**Records for processing:**

****************************************

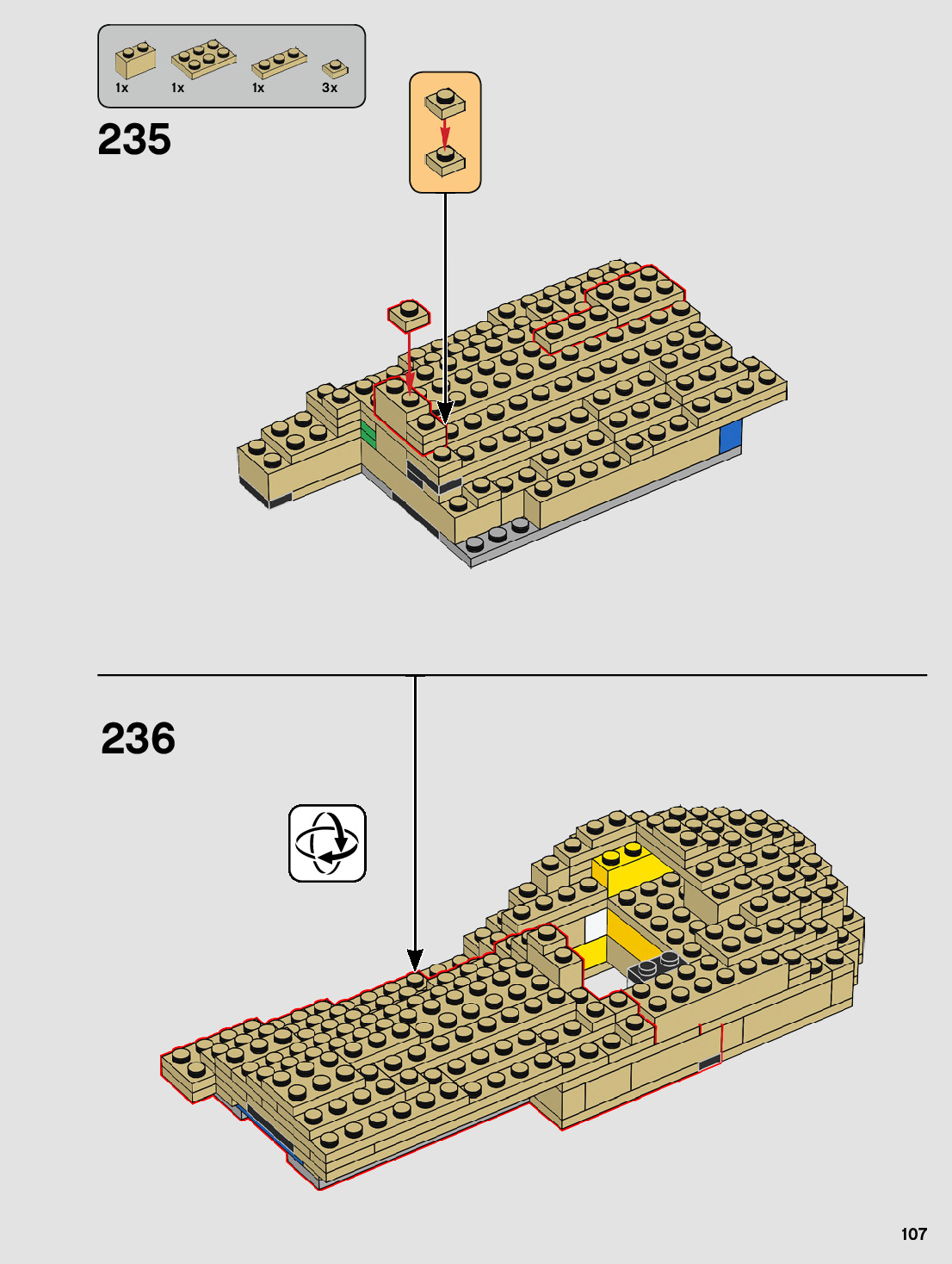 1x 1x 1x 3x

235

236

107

****************************************

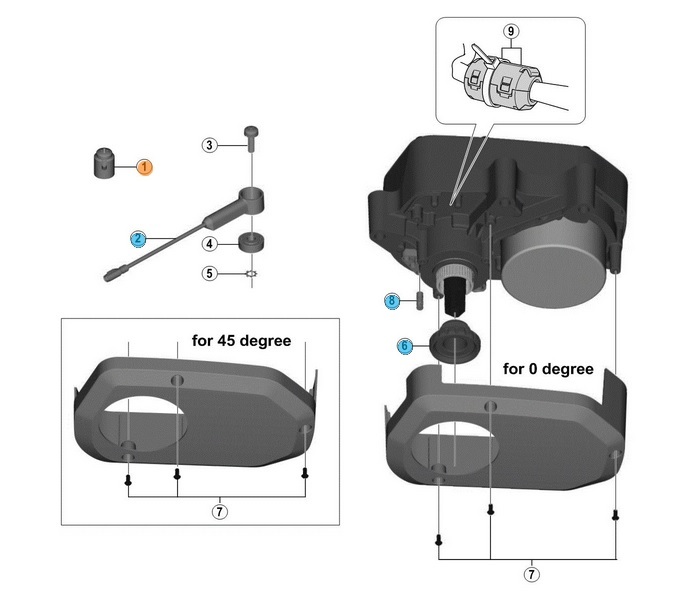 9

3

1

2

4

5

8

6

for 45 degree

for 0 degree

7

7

****************************************

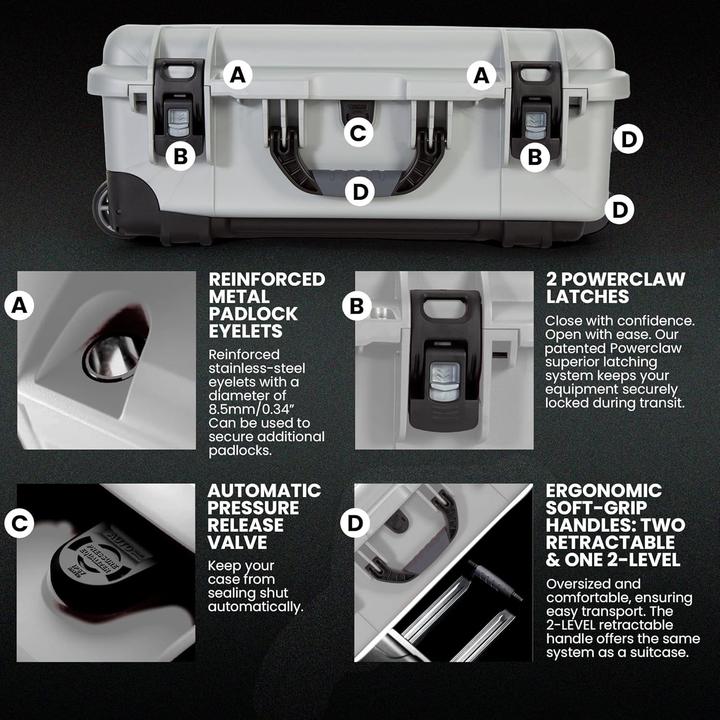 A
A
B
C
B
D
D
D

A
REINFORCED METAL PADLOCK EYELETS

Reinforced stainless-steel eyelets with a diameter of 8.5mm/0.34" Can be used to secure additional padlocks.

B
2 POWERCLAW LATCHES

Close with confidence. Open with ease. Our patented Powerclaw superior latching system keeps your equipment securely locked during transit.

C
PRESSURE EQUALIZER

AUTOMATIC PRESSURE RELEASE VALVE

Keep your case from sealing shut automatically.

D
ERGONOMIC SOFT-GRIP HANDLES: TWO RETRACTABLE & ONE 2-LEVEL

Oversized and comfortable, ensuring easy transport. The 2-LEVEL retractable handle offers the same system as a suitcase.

****************************************

**Goal of the exercise:**
Write out every line of the data that holds the word "system".

**Response:**
Close with confidence. Open with ease. Our patented Powerclaw superior latching system keeps your equipment securely locked during transit.
Oversized and comfortable, ensuring easy transport. The 2-LEVEL retractable handle offers the same system as a suitcase.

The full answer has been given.